Upon entry into force, almost 94% of EU agricultural tariff lines will be duty-free, including durum wheat (up to $190 per ton), other wheat (up to $122 per ton), and oils, including canola oil (3.2%- 9.6%). These and other tariff reductions in the agriculture and agri-food sector will be of greatest benefit to Alberta, Saskatchewan, Manitoba, Ontario and Québec.
The European market holds great opportunity for Canadian beef and veal, with the potential for 64,950 tonnes of duty-free market access for Canadian beef and veal worth over $600 million, Canada Beef reported. Discussions around CETA have been ongoing since 2009, and reported breakthroughs on meat and dairy issues in September have allowed Canada and the EU to move forward and finalize the agreement.
Since 1997, Canadian beef has been included in the Hilton quota which is limited to high grading beef finished on high energy ration, has had a duty rate of 20% on 14,950 tonnes of beef shared with the United States. Under CETA, the duty rate for Canada's Hilton quota will be reduced from 20% to zero. Two new duty free quotas will make up the remaining 50,000 tonnes.

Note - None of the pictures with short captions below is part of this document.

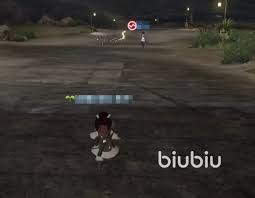 ff14手游对手机配置有哪些要求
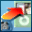 Jocsoft iPod Video Converter 1.2.0.2 32x32 pixels icon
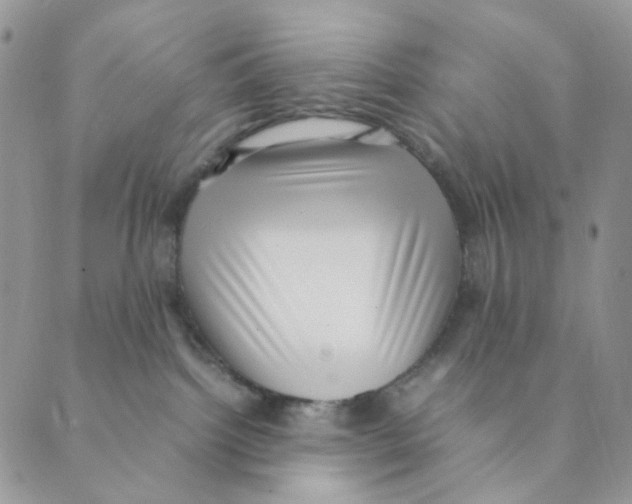 X0000088580092200706221327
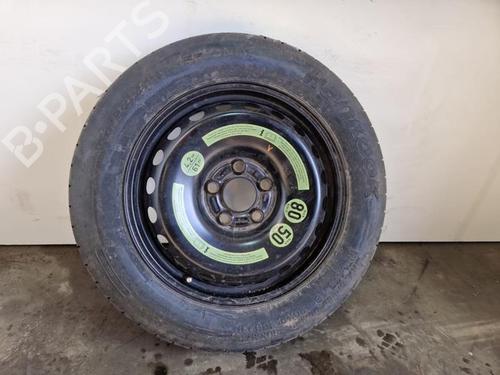 rim-mercedes-benz-c-class-w204-2007-2008-2009-2010-2011-2012-2013-2014-2015-38816475 main image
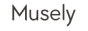 Musely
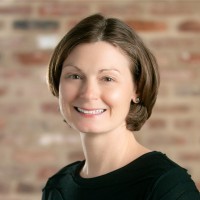 Jill Ausherman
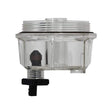 Sierra Not Qualified for Free Shipping Sierra Water Separator Bowl #18-7922-1
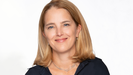 Carrie Wilkens, psic�loga.
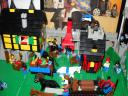 dscn0339.jpg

Canada also continues to have access to export an additional 45,000 tonnes of beef to the EU through the Global quota, to which Canada will continue to have shared access with other suppliers, Canada Beef said.
Currently, Canada is the world's fifth largest agri-food exporter in the world, generating more than $40 billion each year through its beef, malting barley, pork, wheat and canola supply.